The city of Cobá was one of the main settlements of the Yucatan peninsula and the Petén of Guatemala, its name in Mayan means abundant water, this because the city was in the middle of several lakes, which supplied the vital liquid to Its inhabitants, this place was already inhabited before 300 BC, but its development and social, political and demographic growth was not until the 5th century AD, in its time of splendor its population reached more than 50,000 inhabitants in a territorial extension of 85 km. Squares, all this in the classic period of the Mayan culture, Cobá is located 50 km from Tulum and 90 km from Chichén-Itzá.
One of the main temples that Coba remains to this day is the pyramid of Nohoch-Mul which has an impressive 42 meters high, the tallest structure in the Yucatecan peninsula and an unequivocal sign of its importance in the area, another of the main buildings is the observatory, Xaibé in the Mayan language, it has four levels that represent the seasons of the year, while its central staircase has 20 steps that represent the 20 days of the month in the Mayan calendar.
Nohoch-Mul, which translated into Spanish means large mound, is the name of this temple sacred to the Mayans and to which it is still possible to climb on foot to its upper platform, from which we can see the vastness of the Mayan Riviera, another important pyramid For this complex is the so-called Church, a name that it receives thanks to the pilgrimages of the nearby communities that come here to leave their offerings, in addition to the pyramids you will find various murals corresponding to the last periods of the Mayan civilization, one more attraction is the Stelae engraved in stone and that among their inscriptions archaeologists have interpreted data such as the date of 2012 as the year in which a new era began and the long count of the Mayan calendar ended.
The cenotes and lakes that are in the surroundings of this emblematic Mayan location will be the delight of nature lovers, since thanks to the INAH (National Institute of Anthropology and History) most of these territories are protected.
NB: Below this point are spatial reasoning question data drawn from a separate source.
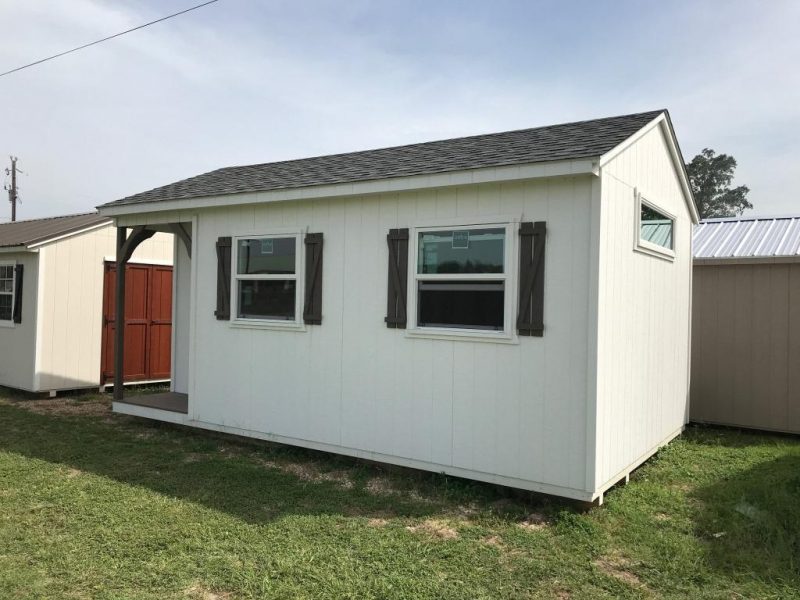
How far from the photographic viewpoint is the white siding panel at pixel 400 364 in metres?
4.32

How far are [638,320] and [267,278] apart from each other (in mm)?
3621

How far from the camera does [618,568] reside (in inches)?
135

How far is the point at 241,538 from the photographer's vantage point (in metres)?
3.75

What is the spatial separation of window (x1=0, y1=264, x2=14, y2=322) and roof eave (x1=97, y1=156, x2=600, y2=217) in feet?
13.2

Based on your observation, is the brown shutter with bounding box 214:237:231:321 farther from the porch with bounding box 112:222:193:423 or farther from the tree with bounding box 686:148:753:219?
the tree with bounding box 686:148:753:219

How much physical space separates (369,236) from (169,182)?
4207 mm

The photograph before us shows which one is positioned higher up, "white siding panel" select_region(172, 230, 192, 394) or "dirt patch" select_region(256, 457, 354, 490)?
"white siding panel" select_region(172, 230, 192, 394)

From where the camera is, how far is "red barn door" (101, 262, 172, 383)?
961 cm

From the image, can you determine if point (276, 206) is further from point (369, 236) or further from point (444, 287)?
point (444, 287)

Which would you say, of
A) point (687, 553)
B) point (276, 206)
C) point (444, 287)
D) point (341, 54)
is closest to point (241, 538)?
point (444, 287)

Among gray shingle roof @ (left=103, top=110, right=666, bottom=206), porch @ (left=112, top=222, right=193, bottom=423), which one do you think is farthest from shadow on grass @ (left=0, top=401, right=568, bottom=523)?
gray shingle roof @ (left=103, top=110, right=666, bottom=206)

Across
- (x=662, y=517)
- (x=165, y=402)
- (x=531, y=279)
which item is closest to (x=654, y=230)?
(x=531, y=279)

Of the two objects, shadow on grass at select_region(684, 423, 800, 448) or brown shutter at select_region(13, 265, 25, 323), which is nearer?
shadow on grass at select_region(684, 423, 800, 448)

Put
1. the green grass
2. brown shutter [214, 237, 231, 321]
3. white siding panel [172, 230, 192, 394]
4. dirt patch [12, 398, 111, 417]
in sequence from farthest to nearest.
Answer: white siding panel [172, 230, 192, 394] → dirt patch [12, 398, 111, 417] → brown shutter [214, 237, 231, 321] → the green grass
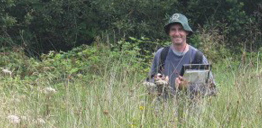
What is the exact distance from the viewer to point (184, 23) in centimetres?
420

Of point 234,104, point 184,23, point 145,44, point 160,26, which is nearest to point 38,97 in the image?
point 184,23

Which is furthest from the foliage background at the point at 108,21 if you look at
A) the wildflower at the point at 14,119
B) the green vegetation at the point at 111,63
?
the wildflower at the point at 14,119

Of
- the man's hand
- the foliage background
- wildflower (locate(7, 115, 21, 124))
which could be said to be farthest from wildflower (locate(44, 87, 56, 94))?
the foliage background

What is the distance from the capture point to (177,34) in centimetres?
414

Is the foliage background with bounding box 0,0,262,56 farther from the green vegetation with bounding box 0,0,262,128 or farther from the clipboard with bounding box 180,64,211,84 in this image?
the clipboard with bounding box 180,64,211,84

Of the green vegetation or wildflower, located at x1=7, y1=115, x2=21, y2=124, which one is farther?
the green vegetation

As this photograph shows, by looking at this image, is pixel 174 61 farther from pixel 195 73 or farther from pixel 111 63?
pixel 111 63

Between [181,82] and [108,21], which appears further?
[108,21]

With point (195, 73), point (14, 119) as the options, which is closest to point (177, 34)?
point (195, 73)

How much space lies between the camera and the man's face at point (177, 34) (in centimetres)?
413

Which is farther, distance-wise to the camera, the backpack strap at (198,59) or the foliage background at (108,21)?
the foliage background at (108,21)

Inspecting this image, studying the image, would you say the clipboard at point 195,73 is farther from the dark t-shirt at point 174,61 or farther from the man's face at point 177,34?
the man's face at point 177,34

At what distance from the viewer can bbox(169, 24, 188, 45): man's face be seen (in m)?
4.13

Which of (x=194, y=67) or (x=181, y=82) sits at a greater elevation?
(x=194, y=67)
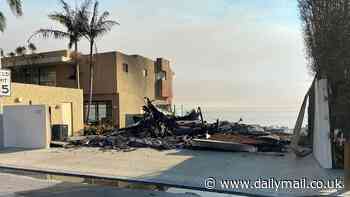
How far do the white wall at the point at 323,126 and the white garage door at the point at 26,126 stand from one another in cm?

All roads lead to Rome, the old saying goes, and both in Rome and in the ancient Mayan towns, the roads were life and progress, they were war and domination, since thanks to the communication that these roads provided for their communities, they were used as much for peace and commerce, as for war and destruction.
In ancient times, the Mayans had roads from their important cities to the different communities in their territory and to the coast to transport their goods by sea, these roads are called in the Mayan language Sak Bé and translated into Spanish means White Road, this due to that were built with limestone and covered with a white powder to give them a finish of that color.
During its golden age, the city of Cobá dominated an extensive territory and became independent from the Guatemalan peten cultures, and centuries later those roads that it built for its trade and domination of the area would be its downfall before the peoples from Chichen-itza and the north of Yucatan that influenced by the ruling castes of the center of the country such as the Aztecs and the Teotihuacan peoples, culturally and politically more advanced, will crush the traditional Mayan peoples, imposing their culture and politics on the Peninsula.